Die Entscheidung für einen Dehnungsaufnehmer mit oder ohne integrierte Elektronik hängt auch von den Ansprüchen an die Signalverarbeitung ab. Es empfiehlt sich zu prüfen, ob die Funktionen eines Industriemessverstärkers erforderlich sind, wie z. B. Filteralgorithmen, Grenzwertschalter oder Berechnungskanäle.

Ideal ist der Einsatz der Dehnungsaufnehmer mit eingebautem Verstärker also immer dann, wenn der Messwert ohne Parallelschaltung gemessen werden soll, auf mathematische Funktionen verzichtet werden kann (oder diese in einer Steuerung durchgeführt werden) und eine wirtschaftliche Lösung gewünscht ist.

3. 'Teach'-Verfahren von HBM: Maximales Ausgangssignal unabhängig von der Anwendung

Gewöhnliche Dehnungssensoren mit eingebautem Verstärkermodul haben eine fest eingestellte Verstärkung - z. B. entsprechen 500 µm/m einem Ausgangssignal von 10 V. Der Nachteil ist, dass das maximale Ausgangssignal von der vorgegebenen Verstärkung abhängt, die auch nicht angepasst werden kann.
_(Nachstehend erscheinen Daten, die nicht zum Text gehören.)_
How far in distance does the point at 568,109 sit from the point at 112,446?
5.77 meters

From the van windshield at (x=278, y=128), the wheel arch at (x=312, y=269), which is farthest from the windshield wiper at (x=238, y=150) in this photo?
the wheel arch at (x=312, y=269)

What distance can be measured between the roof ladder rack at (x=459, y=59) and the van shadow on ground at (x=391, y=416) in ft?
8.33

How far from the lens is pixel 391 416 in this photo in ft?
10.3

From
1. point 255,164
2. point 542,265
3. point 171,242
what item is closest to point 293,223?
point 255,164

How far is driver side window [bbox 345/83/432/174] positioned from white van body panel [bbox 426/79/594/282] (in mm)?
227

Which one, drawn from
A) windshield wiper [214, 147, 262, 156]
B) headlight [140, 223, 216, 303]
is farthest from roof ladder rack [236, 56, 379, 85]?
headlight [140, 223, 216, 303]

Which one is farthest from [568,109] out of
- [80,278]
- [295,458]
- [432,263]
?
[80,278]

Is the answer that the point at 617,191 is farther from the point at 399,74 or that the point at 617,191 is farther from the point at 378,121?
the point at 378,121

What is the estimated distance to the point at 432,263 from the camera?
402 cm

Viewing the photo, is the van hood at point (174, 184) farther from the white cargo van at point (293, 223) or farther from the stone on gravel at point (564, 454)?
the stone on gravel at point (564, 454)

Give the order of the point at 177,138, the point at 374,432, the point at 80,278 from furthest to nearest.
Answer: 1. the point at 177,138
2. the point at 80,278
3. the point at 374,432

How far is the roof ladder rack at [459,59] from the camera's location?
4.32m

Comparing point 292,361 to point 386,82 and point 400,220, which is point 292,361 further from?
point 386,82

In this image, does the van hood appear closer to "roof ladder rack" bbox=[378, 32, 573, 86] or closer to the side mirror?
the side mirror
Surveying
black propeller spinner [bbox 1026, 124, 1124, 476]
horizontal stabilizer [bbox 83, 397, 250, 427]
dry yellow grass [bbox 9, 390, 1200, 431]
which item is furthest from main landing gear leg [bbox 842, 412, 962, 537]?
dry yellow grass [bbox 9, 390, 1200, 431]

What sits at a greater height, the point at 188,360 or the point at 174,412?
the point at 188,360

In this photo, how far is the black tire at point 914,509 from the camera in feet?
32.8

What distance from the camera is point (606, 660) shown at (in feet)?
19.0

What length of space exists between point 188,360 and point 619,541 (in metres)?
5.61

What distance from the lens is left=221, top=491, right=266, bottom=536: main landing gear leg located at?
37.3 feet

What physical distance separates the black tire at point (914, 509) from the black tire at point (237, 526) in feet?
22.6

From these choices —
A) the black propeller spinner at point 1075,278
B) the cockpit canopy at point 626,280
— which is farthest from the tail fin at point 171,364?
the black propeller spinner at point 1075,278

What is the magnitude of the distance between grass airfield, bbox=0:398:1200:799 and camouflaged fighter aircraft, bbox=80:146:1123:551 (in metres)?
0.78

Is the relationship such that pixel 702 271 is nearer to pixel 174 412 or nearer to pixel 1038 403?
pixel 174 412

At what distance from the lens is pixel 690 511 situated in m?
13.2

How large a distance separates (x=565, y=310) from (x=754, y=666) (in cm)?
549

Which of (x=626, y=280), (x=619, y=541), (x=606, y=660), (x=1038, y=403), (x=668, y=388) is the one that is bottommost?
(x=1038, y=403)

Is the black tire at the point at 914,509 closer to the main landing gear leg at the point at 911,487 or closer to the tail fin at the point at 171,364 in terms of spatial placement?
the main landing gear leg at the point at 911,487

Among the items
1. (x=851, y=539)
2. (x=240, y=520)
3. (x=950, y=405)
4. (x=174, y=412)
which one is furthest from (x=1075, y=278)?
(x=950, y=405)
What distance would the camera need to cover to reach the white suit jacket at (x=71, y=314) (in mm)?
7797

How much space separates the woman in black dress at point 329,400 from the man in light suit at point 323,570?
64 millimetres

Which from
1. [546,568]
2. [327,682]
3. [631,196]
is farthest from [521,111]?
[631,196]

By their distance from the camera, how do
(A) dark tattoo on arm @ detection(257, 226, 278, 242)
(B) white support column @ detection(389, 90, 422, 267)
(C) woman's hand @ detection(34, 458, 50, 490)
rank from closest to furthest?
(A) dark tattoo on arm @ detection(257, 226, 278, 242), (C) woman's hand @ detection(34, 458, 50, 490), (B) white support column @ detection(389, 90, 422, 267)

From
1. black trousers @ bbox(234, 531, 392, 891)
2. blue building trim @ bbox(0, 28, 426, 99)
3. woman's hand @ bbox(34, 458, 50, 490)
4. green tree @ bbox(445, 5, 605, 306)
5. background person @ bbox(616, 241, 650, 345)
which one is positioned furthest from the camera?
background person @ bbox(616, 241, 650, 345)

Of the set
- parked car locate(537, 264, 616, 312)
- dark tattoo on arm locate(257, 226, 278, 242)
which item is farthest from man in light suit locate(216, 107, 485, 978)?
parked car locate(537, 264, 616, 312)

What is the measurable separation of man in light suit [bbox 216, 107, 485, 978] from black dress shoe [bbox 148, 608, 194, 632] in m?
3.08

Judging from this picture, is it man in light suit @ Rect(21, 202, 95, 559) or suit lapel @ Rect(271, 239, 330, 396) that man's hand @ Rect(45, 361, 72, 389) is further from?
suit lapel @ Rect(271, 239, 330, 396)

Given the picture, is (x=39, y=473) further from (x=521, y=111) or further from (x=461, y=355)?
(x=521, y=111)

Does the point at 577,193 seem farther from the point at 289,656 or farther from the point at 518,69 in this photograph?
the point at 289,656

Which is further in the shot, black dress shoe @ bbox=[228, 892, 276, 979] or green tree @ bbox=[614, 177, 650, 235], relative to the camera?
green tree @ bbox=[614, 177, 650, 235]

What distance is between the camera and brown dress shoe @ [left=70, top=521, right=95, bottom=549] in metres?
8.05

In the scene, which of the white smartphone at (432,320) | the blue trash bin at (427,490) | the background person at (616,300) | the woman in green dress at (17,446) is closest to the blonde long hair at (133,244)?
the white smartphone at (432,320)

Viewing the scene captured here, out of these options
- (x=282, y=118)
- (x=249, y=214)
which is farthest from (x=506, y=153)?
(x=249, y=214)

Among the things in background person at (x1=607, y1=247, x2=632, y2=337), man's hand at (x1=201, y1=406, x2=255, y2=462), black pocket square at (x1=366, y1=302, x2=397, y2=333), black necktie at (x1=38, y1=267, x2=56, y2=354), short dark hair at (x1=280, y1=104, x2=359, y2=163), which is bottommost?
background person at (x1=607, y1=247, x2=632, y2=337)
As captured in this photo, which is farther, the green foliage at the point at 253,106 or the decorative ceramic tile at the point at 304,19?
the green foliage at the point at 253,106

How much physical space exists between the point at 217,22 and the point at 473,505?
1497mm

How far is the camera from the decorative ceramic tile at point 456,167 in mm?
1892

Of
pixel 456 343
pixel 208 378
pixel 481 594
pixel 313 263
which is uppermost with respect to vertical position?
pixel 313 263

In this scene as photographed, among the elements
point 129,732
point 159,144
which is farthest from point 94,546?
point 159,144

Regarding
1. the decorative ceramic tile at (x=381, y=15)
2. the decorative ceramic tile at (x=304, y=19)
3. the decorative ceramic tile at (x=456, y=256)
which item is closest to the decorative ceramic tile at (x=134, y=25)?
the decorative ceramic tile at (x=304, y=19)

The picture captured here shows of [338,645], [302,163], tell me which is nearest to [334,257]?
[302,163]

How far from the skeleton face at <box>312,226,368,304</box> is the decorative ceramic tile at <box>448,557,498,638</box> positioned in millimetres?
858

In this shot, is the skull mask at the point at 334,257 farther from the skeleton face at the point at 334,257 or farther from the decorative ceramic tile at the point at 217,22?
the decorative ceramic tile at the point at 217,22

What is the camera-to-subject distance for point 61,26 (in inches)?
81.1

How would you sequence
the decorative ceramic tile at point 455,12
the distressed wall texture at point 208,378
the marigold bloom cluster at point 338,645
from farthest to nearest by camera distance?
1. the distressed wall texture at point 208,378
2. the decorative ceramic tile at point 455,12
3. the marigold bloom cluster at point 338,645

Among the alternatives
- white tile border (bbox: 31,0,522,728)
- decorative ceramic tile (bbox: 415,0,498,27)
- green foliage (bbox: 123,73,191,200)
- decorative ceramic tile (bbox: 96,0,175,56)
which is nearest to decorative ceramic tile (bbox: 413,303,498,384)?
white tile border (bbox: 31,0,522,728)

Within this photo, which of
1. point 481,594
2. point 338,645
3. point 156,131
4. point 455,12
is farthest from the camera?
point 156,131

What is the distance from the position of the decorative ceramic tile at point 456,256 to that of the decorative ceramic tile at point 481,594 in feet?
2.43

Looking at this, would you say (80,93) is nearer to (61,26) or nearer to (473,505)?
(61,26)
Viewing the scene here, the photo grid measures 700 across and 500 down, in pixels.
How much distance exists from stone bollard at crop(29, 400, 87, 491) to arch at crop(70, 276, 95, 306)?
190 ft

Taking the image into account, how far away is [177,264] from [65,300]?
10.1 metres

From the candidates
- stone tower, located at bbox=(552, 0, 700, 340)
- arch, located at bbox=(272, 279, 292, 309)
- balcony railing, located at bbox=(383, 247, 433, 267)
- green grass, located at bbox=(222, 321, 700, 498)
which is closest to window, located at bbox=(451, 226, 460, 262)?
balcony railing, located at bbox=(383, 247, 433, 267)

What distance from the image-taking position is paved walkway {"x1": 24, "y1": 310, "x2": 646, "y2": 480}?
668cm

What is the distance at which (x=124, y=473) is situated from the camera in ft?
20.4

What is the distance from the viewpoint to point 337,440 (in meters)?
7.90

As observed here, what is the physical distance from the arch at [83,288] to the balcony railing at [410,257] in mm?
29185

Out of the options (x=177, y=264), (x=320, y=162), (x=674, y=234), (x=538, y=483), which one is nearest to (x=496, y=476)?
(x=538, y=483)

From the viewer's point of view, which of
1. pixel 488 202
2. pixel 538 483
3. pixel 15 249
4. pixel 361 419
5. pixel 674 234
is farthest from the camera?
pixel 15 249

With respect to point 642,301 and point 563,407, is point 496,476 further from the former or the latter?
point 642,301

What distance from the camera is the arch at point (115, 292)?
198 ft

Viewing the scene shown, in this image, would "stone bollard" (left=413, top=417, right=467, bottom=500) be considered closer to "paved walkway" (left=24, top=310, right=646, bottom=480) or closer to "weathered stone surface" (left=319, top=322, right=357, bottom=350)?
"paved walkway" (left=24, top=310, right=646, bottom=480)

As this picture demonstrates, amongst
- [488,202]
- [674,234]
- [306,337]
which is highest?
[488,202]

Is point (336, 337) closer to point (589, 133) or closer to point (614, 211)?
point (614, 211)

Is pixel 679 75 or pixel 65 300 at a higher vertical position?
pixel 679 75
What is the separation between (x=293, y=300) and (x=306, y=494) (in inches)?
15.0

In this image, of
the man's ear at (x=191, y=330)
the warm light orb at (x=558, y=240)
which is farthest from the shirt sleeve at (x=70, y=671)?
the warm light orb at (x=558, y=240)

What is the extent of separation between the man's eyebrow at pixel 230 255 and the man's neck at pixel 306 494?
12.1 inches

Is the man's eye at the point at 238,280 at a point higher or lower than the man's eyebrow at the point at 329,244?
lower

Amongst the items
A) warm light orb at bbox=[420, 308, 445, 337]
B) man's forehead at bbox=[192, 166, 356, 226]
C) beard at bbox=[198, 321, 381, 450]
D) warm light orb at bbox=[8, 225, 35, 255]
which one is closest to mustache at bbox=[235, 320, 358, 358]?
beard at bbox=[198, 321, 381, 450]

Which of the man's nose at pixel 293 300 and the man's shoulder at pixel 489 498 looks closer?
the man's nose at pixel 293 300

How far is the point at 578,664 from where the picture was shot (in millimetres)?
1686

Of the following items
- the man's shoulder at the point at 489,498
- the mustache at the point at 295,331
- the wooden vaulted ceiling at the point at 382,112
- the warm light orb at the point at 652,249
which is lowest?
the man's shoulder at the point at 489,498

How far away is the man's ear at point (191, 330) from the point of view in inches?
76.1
Wird der Beispielsensor oben einer Dehnung von 200 µm/m ausgesetzt, so ergibt sich eine Ausgangsspannung von 4 V (500 µm/m = 10 V, entsprechend ergeben sich 2 V pro 100 µm/m). Insbesondere wenn das nächste Glied der Messkette ein Modul mit geringer Auflösung oder erhöhtem Rauschen ist, z. B. weil vorhandene Komponenten genutzt werden sollen, ergeben sich oft unbefriedigende Ergebnisse.

Die aktiven HBM-Dehnungssensoren SLBVA mit eingebauter Verstärkerelektronik vermeiden diese Problematik, da sie unabhängig vom Einsatzzweck immer das maximal mögliche Ausgangssignal zur Verfügung stellen.

Ein solcher Sensor hat insgesamt fünf (Stromversion) bzw. sechs (Spannungsversion) Ein- und Ausgänge:

AnschlussSLB700A/06VA mit SpannungsausgangSLB700A/06VA mit StromausgangAdernfarbe
Versorgungsspannung19…30 V19…30 Vblau
Versorgungsspannung0 V0 Vschwarz
Ausgangssignal0…10 V4…20 mAweiss
Ausgangssignal0 Vnicht belegtgrau
Steuereingang IN1 (Nullsetzen)  rot
Steuereingang IN2 (‚Teach‘-Eingang)  grün

Bei der Stromversion wird der Messkreis über den 0 V-Eingang der Versorgungsspannung geschlossen (Schwarze Ader). Interessant ist nun der sogenannte ‚Teach‘-Eingang, also IN2. Mittels dieses Eingangs lässt sich der Sensor auf einen nahezu beliebigen Messbereich einstellen. Hierzu hat HBM ein denkbar einfaches Verfahren, das sogenannte ‚Teach‘-Verfahren, entwickelt:

  • Zunächst wird der Sensor wie üblich montiert und die Maschine (Presse, Walzgerüst, Silo) auf die Last Null gefahren. Ein längerer Impuls (mindestens + 10 V) auf den ‚Teach‘-Eingang genügt, sodass die Elektronik den Nullpunkt speichert.
  • Dann wird die maximale Last angefahren und ein KURZER Impuls (mindestens 10 V, kürzer als eine Sekunde) auf den ‚Teach‘-Eingang ausgeübt. Nun stellt sich die Elektronik zwischen diesen beiden Punkten ein.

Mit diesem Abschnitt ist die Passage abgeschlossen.